In auditory areas, the primary map is tonotopic. Sounds are parsed according to frequency (i.e., high pitch vs low pitch) by subcortical auditory areas, and this parsing is reflected by the primary auditory zone of the cortex. As with the visual system, there are a number of tonotopic cortical maps, each devoted to analyzing sound in a particular way.

Within a topographic map there can sometimes be finer levels of spatial structure. In the primary visual cortex, for example, where the main organization is retinotopic and the main responses are to moving edges, cells that respond to different edge-orientations are spatially segregated.

[edit] Lateralization
Main article: Lateralization of brain function
Routing of neural signals from the two eyes to the brain.

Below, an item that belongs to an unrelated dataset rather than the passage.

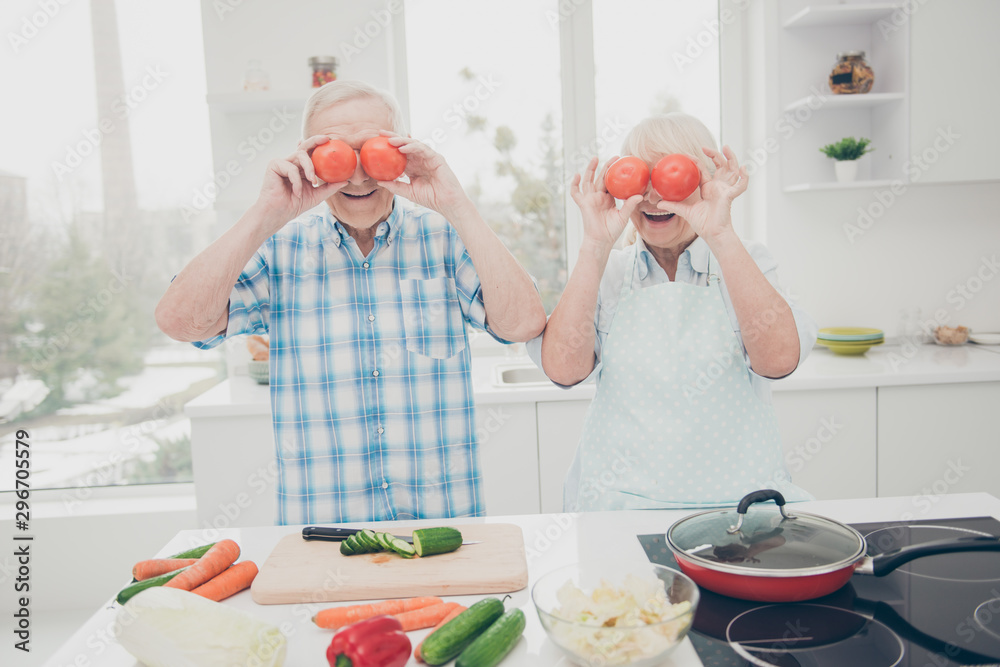 Portrait of nice retired people grandmother grandfather hold hand tomato laugh feel rejoice stand light room indoors Portrait of nice retired people grandmother grandfather hold hand tomato laugh feel rejoice stand light room indoors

Each hemisphere of the brain interacts mainly with one half of the body, but for reasons that are unclear, the connections are crossed: the left side of the brain interacts with the right side of the body, and vice versa. Motor connections from the brain to the spinal cord, and sensory connections from the spinal cord to the brain, both cross the midline at brainstem levels. Visual input follows a more complex rule: the optic nerves from the two eyes come together at a point called the optic chiasm, and half of the fibers from each nerve split off to join the other. The result is that connections from the left half of the retina, in both eyes, go to the left side of the brain, whereas connections from the right half of the retina go to the right side of the brain. Because each half of the retina receives light coming from the opposite half of the visual field, the functional consequence is that visual input from the left side of the world goes to the right side of the brain, and vice versa. Thus, the right side of the brain receives somatosensory input from the left side of the body, and visual input from the left side of the visual field—an arrangement that presumably is helpful for visuomotor coordination.
The corpus callosum, a nerve bundle connecting the two cerebral hemispheres.

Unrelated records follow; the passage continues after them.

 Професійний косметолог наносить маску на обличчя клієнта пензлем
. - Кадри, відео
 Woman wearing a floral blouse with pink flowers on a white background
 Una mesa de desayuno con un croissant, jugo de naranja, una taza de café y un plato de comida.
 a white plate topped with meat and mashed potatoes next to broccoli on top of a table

The two cerebral hemispheres are connected by a very large nerve bundle called the corpus callosum, which crosses the midline above the level of the thalamus. There are also two much smaller connections, the anterior commisure and hippocampal commisure, as well as many subcortical connections that cross the midline. The corpus callosum is the main avenue of communication between the two hemispheres, though. It connects each point on the cortex to the mirror-image point in the opposite hemisphere, and also connects to functionally related points in different cortical areas.

In most respects, the left and right sides of the brain are symmetrical in terms of function. For example, the counterpart of the left-hemisphere motor area controlling the right hand is the right-hemisphere area controlling the left hand. There are, however, several very important exceptions, involving language and spatial cognition. In most people, the left hemisphere is "dominant" for language: a stroke that damages a key language area in the left hemisphere can leave the victim unable to speak or understand, whereas equivalent damage to the right hemisphere would cause only minor impairment to language skills.

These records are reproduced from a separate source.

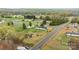 A one-story home with spacious lot in community with lots of green trees and grass at 5110 Old Still Ln, Bessemer City, NC 28016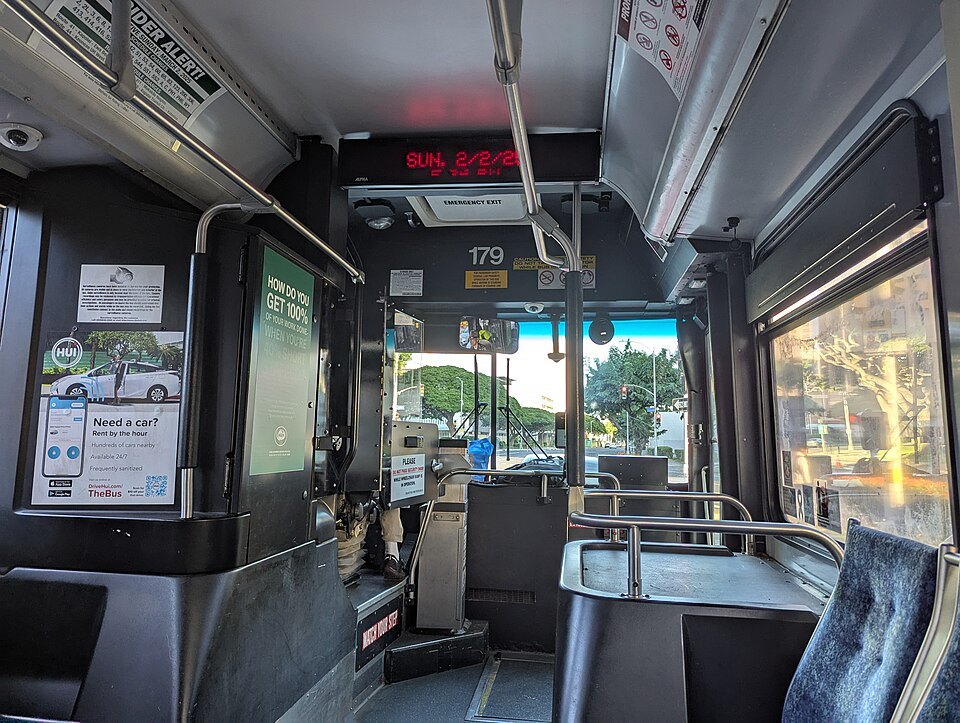 Inside a TheBus coach, looking forward past the fare box
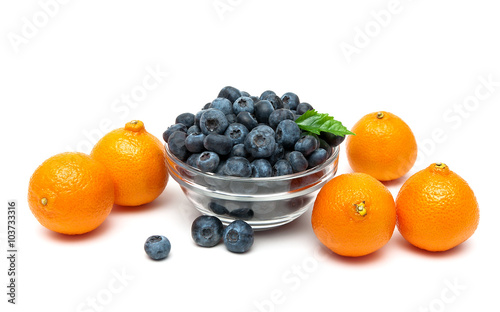 blueberries and tangerines on a white background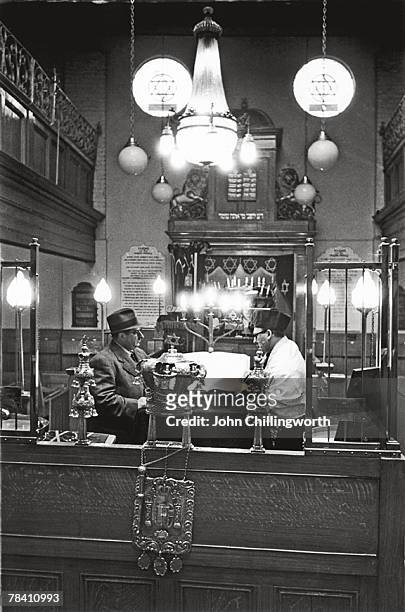 The interior of Princelet Street Synagogue in London's Whitechapel, 12th April 1952. The First Reader of the synagogue is on the right. Original...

A substantial part of our current understanding of the interactions between the two hemispheres has come from the study of "split-brain patients"—people who underwent surgical transection of the corpus callosum in an attempt to reduce the severity of epileptic seizures. These patients do not show unusual behavior that is immediately obvious, but in some cases can behave almost like two different people in the same body, with the right hand taking an action and then the left hand undoing it. Most such patients, when briefly shown a picture on the right side of the point of visual fixation, are able to describe it verbally, but when the picture is shown on the left, are unable to describe it, but may be able to give an indication with the left hand of the nature of the object shown.

It should be noted that the differences between left and right hemispheres are greatly overblown in much of the popular literature on this topic. The existence of differences has been solidly established, but many popular books go far beyond the evidence in attributing features of personality or intelligence to the left or right hemisphere dominance.